Independent asset managers gain dominance as bank-owned managers decline amid risk reduction
Twelve of the 20 biggest fund managers globally were from the US last year, accounting for two-thirds of all assets under management among the group, while the remaining eight were based in Europe, according to a study by professional services company Towers Watson.
The data also show that US asset managers among the top 500 overall have increased their share of assets under management to 50 percent from 41 percent over the past 10 years while the share fell for asset managers from Japan, Switzerland and the UK.
BlackRock was the world’s biggest fund manager last year with $4.3 trn in assets under management, followed by Vanguard Group with $2.8 trn. Allianz Global Investors, the largest asset manager in Europe, came third with $2.4 trn.
Assets under management by the world’s biggest 500 fund managers set a record high last year as equities and most other asset classes increased in value, adds Towers Watson. Assets of the top 500 fund managers climbed 12 percent in value last year to $75.6 trn, beating the previous record of $69 trn set in 2007 before the financial crash, the firm says in a press release. Asset values have consistently grown over the past six years and have now more than doubled since 2002.
The study, conducted jointly with business newspaper Pension & Investments, also shows that the number of independently owned asset managers in the top 20 has doubled in the past 10 years as the number of bank-owned asset managers declined due to risk reduction and other measures taken after the 2008 financial crash.

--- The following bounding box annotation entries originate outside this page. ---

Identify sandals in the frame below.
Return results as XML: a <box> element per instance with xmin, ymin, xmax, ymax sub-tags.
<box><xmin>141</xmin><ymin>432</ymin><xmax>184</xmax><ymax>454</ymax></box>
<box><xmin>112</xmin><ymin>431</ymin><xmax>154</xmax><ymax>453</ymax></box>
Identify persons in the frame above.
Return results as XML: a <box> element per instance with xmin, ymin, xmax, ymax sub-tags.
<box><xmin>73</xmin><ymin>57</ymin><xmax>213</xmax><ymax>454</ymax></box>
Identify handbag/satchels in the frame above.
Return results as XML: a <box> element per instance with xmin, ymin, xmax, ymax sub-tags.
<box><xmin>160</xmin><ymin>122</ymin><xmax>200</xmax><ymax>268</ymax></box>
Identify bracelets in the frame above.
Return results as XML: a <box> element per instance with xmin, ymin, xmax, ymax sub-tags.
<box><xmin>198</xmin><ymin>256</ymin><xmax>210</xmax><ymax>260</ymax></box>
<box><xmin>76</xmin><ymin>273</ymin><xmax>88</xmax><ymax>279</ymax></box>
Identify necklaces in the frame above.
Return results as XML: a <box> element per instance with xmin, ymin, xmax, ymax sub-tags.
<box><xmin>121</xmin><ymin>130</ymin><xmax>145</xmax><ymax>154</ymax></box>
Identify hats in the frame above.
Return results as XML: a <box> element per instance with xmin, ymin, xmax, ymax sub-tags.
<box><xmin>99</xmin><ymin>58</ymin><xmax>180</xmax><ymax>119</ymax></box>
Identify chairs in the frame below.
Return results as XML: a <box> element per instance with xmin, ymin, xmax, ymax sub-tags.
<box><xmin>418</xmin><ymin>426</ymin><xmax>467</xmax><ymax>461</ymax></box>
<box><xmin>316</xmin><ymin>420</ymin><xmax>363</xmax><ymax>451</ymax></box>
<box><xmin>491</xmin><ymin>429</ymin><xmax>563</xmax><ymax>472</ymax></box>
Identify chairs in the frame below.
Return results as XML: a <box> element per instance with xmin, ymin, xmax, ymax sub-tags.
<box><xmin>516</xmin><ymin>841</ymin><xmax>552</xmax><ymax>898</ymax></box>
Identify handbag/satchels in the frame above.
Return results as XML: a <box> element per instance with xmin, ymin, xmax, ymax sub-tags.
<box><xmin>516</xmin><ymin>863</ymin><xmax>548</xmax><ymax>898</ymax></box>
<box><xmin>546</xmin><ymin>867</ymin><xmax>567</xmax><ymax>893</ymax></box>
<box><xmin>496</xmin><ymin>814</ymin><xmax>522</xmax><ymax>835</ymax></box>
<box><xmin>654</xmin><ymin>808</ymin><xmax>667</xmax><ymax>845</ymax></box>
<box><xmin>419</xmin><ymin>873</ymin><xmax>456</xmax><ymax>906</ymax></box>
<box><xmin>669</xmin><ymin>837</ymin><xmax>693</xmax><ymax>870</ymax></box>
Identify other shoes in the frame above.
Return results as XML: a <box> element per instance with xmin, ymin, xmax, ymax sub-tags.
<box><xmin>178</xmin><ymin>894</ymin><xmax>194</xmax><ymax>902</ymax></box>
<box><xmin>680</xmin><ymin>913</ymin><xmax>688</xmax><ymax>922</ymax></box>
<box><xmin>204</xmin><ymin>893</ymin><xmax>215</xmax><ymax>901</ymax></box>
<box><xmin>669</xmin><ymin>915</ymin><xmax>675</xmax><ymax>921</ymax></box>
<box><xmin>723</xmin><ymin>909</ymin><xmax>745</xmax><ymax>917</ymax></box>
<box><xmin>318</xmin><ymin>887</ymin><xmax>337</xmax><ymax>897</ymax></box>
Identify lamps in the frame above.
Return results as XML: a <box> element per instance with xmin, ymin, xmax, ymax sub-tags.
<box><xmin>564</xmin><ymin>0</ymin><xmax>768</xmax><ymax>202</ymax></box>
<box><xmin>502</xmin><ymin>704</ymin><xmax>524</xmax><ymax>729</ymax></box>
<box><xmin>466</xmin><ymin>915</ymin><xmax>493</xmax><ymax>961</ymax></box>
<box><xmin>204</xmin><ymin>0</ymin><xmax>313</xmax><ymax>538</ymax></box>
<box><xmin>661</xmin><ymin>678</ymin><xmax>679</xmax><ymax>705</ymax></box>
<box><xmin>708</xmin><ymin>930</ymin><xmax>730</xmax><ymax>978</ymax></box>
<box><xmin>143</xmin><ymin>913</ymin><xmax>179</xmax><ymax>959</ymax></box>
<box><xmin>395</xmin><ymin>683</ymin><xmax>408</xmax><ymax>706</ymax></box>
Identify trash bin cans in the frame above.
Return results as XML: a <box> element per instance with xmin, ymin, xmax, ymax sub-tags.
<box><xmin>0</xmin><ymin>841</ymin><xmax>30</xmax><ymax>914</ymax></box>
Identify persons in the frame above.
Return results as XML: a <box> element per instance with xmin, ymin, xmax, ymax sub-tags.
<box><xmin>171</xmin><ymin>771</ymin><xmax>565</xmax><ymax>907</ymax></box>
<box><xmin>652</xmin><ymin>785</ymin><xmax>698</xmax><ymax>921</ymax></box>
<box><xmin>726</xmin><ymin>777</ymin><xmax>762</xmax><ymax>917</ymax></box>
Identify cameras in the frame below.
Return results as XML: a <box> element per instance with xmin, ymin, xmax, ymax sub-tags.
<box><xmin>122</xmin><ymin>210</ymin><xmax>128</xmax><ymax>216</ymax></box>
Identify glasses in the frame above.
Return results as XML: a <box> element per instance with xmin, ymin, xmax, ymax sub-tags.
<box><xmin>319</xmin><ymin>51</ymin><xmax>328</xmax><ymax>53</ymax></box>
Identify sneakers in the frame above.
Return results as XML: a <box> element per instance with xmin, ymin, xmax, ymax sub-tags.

‘2013 was clearly another good year for most large asset managers, regardless of the types of assets under management,’ Luba Nikulina, global head of research at Towers Watson Investment says. ‘While it looks like an industry in rude health, there is no room for complacency given numerous on-going challenges including the medium-term outlook for the global economy where we see risks to global growth skewed to the downside.’